• [The exercise]: Format every line of the listing below as a numbered list, skipping the blank lines. Leave the picture out of your answer.

• [Records shown]:
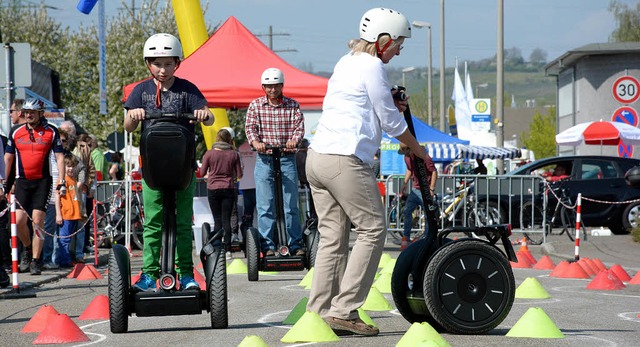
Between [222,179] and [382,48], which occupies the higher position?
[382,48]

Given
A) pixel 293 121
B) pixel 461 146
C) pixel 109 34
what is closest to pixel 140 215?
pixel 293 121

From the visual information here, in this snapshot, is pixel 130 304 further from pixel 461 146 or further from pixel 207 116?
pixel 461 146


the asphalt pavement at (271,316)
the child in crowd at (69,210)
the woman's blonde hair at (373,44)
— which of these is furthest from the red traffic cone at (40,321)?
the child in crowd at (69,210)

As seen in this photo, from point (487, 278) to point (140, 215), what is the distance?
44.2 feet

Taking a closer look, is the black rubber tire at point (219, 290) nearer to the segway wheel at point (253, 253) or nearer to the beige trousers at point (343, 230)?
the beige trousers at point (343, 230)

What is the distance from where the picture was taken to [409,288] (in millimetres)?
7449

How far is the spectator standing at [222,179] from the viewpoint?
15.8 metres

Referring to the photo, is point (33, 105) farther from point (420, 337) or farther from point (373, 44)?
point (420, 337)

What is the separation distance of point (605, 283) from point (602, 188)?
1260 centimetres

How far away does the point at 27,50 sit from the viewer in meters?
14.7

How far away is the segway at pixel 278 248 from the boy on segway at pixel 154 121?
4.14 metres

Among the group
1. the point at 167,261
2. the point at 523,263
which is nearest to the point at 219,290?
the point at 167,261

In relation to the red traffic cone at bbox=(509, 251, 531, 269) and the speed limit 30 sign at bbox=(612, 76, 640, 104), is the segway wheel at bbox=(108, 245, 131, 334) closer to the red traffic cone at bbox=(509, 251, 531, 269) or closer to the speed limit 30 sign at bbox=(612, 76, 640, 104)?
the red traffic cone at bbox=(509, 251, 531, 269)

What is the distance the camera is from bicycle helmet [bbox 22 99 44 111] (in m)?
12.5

• [Task output]:
1. Between [222,179] and [382,48], which occupies the higher position?
2. [382,48]
3. Given
4. A) pixel 293 121
5. B) pixel 461 146
6. C) pixel 109 34
7. what is closest to pixel 140 215?
8. pixel 293 121
9. From the visual information here, in this snapshot, is pixel 130 304 further from pixel 461 146 or further from pixel 207 116?
10. pixel 461 146
11. the asphalt pavement at (271,316)
12. the child in crowd at (69,210)
13. the woman's blonde hair at (373,44)
14. — which of these is furthest from the red traffic cone at (40,321)?
15. the child in crowd at (69,210)
16. As seen in this photo, from point (487, 278) to point (140, 215), what is the distance?
17. 44.2 feet
18. Taking a closer look, is the black rubber tire at point (219, 290) nearer to the segway wheel at point (253, 253) or nearer to the beige trousers at point (343, 230)?
19. the beige trousers at point (343, 230)
20. What is the distance from where the picture was taken to [409,288] (in millimetres)?
21. 7449
22. How far is the spectator standing at [222,179] from the viewpoint?
23. 15.8 metres
24. Referring to the photo, is point (33, 105) farther from point (420, 337) or farther from point (373, 44)?
25. point (420, 337)
26. What is the separation distance of point (605, 283) from point (602, 188)?
27. 1260 centimetres
28. How far away does the point at 27,50 sit from the viewer in meters?
29. 14.7
30. How far away is the segway at pixel 278 248 from the boy on segway at pixel 154 121?
31. 4.14 metres
32. Among the group
33. 1. the point at 167,261
34. 2. the point at 523,263
35. which is nearest to the point at 219,290?
36. the point at 167,261
37. In relation to the red traffic cone at bbox=(509, 251, 531, 269) and the speed limit 30 sign at bbox=(612, 76, 640, 104), is the segway wheel at bbox=(108, 245, 131, 334) closer to the red traffic cone at bbox=(509, 251, 531, 269) or closer to the speed limit 30 sign at bbox=(612, 76, 640, 104)?
38. the red traffic cone at bbox=(509, 251, 531, 269)
39. What is the distance the camera is from bicycle helmet [bbox 22 99 44 111] (in m)?
40. 12.5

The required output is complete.